## DOCUMENT SECTION

>>>

Bemawu obo 35 members v SABC (J2239/2015) [2016] ZALCJHB 74 (2 March 2016) per Steenkamp J.

Excerpts

[2] Although 35 of the union’s members are cited as the applicants, the SABC intends to take disciplinary action against more than 100 employees.   Given the number of employees involved, it has adopted a disciplinary process that differs to that envisaged by its Disciplinary Code i.e.  that of individual hearings presided over by a panel of three chairpersons with viva voce evidence and the opportunity to cross-examine.  Instead, it has adopted a process where the individual employees are presented with the allegations against them in writing; they can then make written representations; and those representations will be considered by a chairperson from a panel appointed by Tokiso, the independent dispute resolution agency.   That chairperson, taking into account the allegations and representations, will have to make a decision whether or not the individual employee in question has or has not committed the misconduct complained of.   If the employee is found to have committed the misconduct, that employee will be given the opportunity to make further representations with regard to sanction after which the chairperson will make a recommendation on sanction to the SABC.

.  .  .  .  .

[13] Against the background of that clause it seems to me that the process envisaged by the SABC does ensure that discipline will be exercised fairly in accordance with the rules of natural justice, albeit not in the way that the SABC normally conducts its disciplinary procedures.   In these circumstances, where the Corporation has to deal with similar allegations of misconduct against more than 100 employees, it would be unworkable to adopt a process where each employee must be heard individually, call witnesses and present evidence.   The rules of natural justice, and especially the principle of audi alteram partem, will be satisfied, albeit in an attenuated manner in the process that the Corporation has decided to adopt.

.  .  .  .  .

[18] In this case, it would appear to me that, firstly, the process adopted by the SABC will not lead to grave injustice.  The union members will still have an opportunity to be heard.   Secondly, and this foreshadows the question of an alternative remedy, justice may be attained by other means, that is the dispute resolution system prescribed by the Labour Relations Act.  In fact, in the case before me, the exceptional circumstances go the other way.  Exceptional circumstances have necessitated the Corporation to adopt a procedure other than the normal procedure envisaged by its Disciplinary Code.  Those circumstances are the number of employees involved and the operational efficiencies of the organisation.  I would therefore have formed the view on the merits that the union has not established a clear right as is required for final relief.

<<<

## SUPPLIED MATERIAL
>>>

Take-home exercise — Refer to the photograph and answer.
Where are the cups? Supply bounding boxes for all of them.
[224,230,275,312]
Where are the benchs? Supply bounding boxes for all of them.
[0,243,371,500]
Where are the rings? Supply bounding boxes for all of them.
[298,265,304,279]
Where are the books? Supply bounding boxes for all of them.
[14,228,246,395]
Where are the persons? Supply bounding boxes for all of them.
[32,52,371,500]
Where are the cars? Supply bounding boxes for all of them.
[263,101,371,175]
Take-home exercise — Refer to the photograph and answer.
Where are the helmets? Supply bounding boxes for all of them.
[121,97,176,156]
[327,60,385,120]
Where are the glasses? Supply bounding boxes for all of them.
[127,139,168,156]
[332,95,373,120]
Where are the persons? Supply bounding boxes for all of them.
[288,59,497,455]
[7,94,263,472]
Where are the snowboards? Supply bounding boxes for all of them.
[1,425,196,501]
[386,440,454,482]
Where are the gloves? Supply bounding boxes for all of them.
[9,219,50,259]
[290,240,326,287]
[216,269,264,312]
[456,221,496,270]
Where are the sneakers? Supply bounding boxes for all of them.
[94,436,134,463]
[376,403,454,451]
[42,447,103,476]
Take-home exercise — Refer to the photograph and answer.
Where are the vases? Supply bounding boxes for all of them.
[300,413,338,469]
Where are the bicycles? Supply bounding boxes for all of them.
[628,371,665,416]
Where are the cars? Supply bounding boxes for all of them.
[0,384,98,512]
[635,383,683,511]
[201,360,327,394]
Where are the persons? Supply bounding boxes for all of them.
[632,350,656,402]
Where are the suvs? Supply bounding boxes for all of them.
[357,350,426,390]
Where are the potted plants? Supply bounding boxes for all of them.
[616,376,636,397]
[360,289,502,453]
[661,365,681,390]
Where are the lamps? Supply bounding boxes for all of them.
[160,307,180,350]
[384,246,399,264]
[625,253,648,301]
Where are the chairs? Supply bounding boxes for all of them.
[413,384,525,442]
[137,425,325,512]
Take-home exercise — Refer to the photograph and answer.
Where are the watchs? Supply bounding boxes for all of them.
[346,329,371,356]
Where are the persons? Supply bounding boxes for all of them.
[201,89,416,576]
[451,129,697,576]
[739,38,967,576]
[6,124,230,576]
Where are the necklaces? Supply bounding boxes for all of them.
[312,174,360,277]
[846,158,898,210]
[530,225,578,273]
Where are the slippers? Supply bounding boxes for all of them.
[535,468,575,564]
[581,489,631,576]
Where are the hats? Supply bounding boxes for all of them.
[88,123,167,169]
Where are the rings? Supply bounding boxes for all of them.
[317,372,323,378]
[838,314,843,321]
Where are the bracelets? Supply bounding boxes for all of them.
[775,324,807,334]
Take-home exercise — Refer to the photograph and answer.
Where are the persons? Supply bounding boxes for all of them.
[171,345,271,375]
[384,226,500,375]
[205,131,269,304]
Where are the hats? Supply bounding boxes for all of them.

<<<

## TASK STATEMENT
From the excerpt of the SABC disciplinary ruling, lift word for word the stretch from "[13] Against the" through "decided to adopt.".

## OUTPUT OF THE TASK
[13] Against the background of that clause it seems to me that the process envisaged by the SABC does ensure that discipline will be exercised fairly in accordance with the rules of natural justice, albeit not in the way that the SABC normally conducts its disciplinary procedures.   In these circumstances, where the Corporation has to deal with similar allegations of misconduct against more than 100 employees, it would be unworkable to adopt a process where each employee must be heard individually, call witnesses and present evidence.   The rules of natural justice, and especially the principle of audi alteram partem, will be satisfied, albeit in an attenuated manner in the process that the Corporation has decided to adopt.